2. Provide an example of plots of Error vs. input parameter (e.g., pressure, inlet mass flux, subcooling, R-factor, and any other relevant parameters).
3. For an actual analysis, describe how Westinghouse uses these plots.
2) Provide justification that the true error of either version of the modified D5 correlation (1.d.i) (i.e., modified D5 compared to reality) is conservatively predicted by error between the modified D5 and the legacy CP values.
3) For the modeling used in VIPRE-W:
a. How is VIPRE-W thermal mixing applied? What is the magnitude of the coefficient and where is the data which supports the value?
b. Provide the equation for drop deposition model in VIPRE.
c. Provide a typical plot of the drop deposition variable vs. distance from the grid.
d. [

]

4) In discussions with Westinghouse, the NRC staff found Step 5 in Section 3.2 greatly clarified as compared to the description in the topical report (TR). Please provide a written clarification to this step which includes details on the development of the radial power shape and then how that shape is used as a state point.
5) Provide a set of data which would be an example of what would be submitted to the NRC with a license amendment request (LAR).
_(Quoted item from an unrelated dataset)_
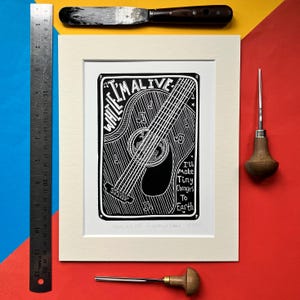 Könnte beinhalten: Schwarz-Weiß-Linolschnitt mit einer Akustikgitarre und Noten. Der Druck enthält den Text "While I'm Alive" und "I'll Make Tiny Changes To Earth". Das Kunstwerk ist in einem weißen Passepartout gerahmt.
This data should include:
a. A description of the legacy data (1.a) and if there was enough data or if another process (1.a.i) was used.
b. [

]

c. Provide trend plots of the modified critical power model vs input variables (consistent with Figures 5 5-4 from the D5 TR) to confirm appropriate model behavior.
d. Provide any other information Westinghouse would find relevant to the LAR.